Räume entstehen nicht nur durch natürliche Gegebenheiten wie Gebirge oder Flüsse, politische Grenzen oder Wirtschaftsverbindungen, sondern auch durch Lebens- und Karrierewege von Menschen, die an bestimmten Orten bevorzugt studieren oder aus karrieretaktischen Gründen bestimmte Standorte für ihre berufliche Tätigkeit bevorzugen. Diese Zusammenhänge für das Kurfürstentum Mainz im 17. und 18. Jahrhundert zu untersuchen und die Ergebnisse mit den Möglichkeiten digitaler Kartographie zu visualisieren, hat sich das Teilprojekt „Kurmainz“ des Forschungsprojekt DigiKAR zum Ziel gesetzt.
Bettina Braun, eine der Projektleiterinnen des Kurmainz-Projekts, hat im Sommersemester 2022 am Historischen Seminar der Johannes Gutenberg-Universität Mainz ein Projektseminar durchgeführt, in dem dieser Ansatz für die Mainzer Dompröbste von der zweiten Hälfte des 17. bis zum Ende des 18. Jahrhunderts beispielhaft erprobt wurde. Dompröbste waren die höchsten Würdenträger des Domkapitels, und sie sind biographisch verhältnismäßig gut dokumentiert. Es handelt sich also um eine kleine und im Rahmen eines Seminars gut zu bearbeitende, für einen geistlichen Staat wie Kurmainz jedoch sehr wichtige Elitengruppe.

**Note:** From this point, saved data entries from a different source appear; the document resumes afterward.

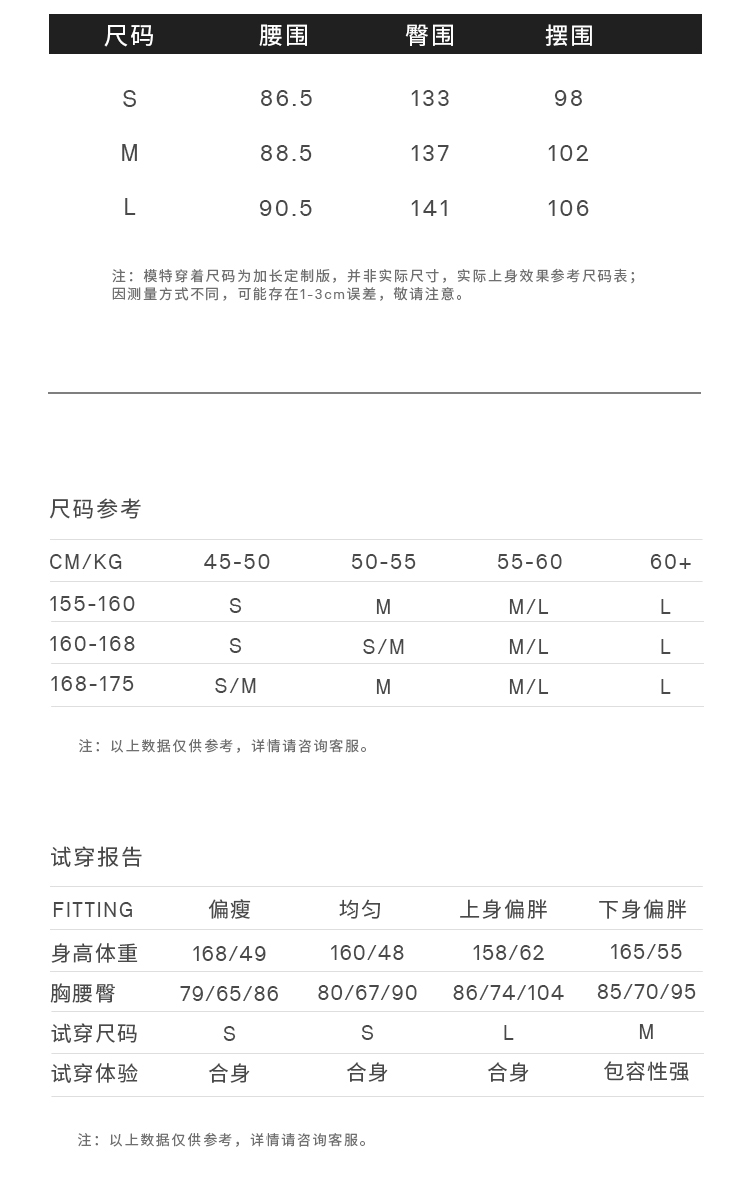 | 尺码 | 腰围 | 臀围 | 摆围 |
|---|---|---|---|
| S | 86.5 | 133 | 98 |
| M | 88.5 | 137 | 102 |
| L | 90.5 | 141 | 106 |

注：模特穿着尺码为加长定制版，并非实际尺寸，实际上身效果参考尺码表；因测量方式不同，可能存在1-3cm误差，敬请注意。

尺码参考

| CM/KG | 45-50 | 50-55 | 55-60 | 60+ |
|---|---|---|---|---|
| 155-160 | S | M | M/L | L |
| 160-168 | S | S/M | M/L | L |
| 168-175 | S/M | M | M/L | L |

注：以上数据仅供参考，详情请咨询客服。

试穿报告

| FITTING | 偏瘦 | 均匀 | 上身偏胖 | 下身偏胖 |
|---|---|---|---|---|
| 身高体重 | 168/49 | 160/48 | 158/62 | 165/55 |
| 胸腰臀 | 79/65/86 | 80/67/90 | 86/74/104 | 85/70/95 |
| 试穿尺码 | S | S | L | M |
| 试穿体验 | 合身 | 合身 | 合身 | 包容性强 |

注：以上数据仅供参考，详情请咨询客服。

Die Studierenden führten im Seminar alle Schritte durch, die für ein solches Forschungsvorhaben notwendig sind: Sie wählten das zu untersuchende Sample aus, recherchierten in mühevoller Kleinarbeit die biographischen Daten, erfassten sie in einer Datenbank und bereiteten sie in mehreren Normalisierungsdurchgängen einheitlich auf. Immer wieder diskutierten sie, welche Fragestellungen für eine Visualisierung geeignet wären, arbeiteten sich in ein digitales Visualisierungstool ein und erstellten schließlich digitale Karten – alles in enger Zusammenarbeit mit den Expertinnen und Experten von DigiKAR, die bei Bedarf in Videokonferenzen zugeschaltet wurden. Am Ende standen Karten, die die Vernetzung der Dompröpste in verschiedenen Stiften inner- und außerhalb von Kurmainz zeigen.

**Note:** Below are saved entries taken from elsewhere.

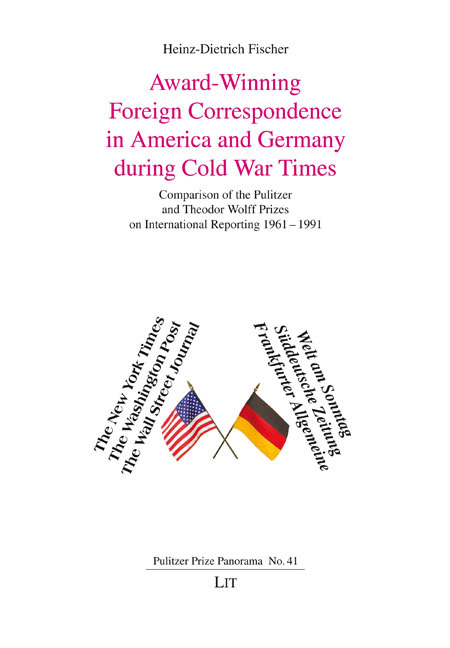 Heinz-Dietrich Fischer

Award-Winning Foreign Correspondence in America and Germany during Cold War Times

Comparison of the Pulitzer and Theodor Wolff Prizes on International Reporting 1961 – 1991

The New York Times
The Washington Post
The Wall Street Journal

Welt am Sonntag
Süddeutsche Zeitung
Frankfurter Allgemeine

Pulitzer Prize Panorama No. 41

LIT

Die Studierenden gewannen auf diese Weise einen tiefen Einblick in einen laufenden Forschungsprozess, und zwar nicht nur durch Beobachtung, sondern durch eigenes Forschen – mit allen Umwegen, Frustrationen und Erfolgserlebnissen, die damit verbunden sind. Sie leisteten damit auch einen Beitrag zur Forschung in einem größeren Projekt. Denn die im Seminar erarbeitete Datenbank wurde inzwischen in die große Projektdatenbank integriert und wird dort weiter genutzt werden.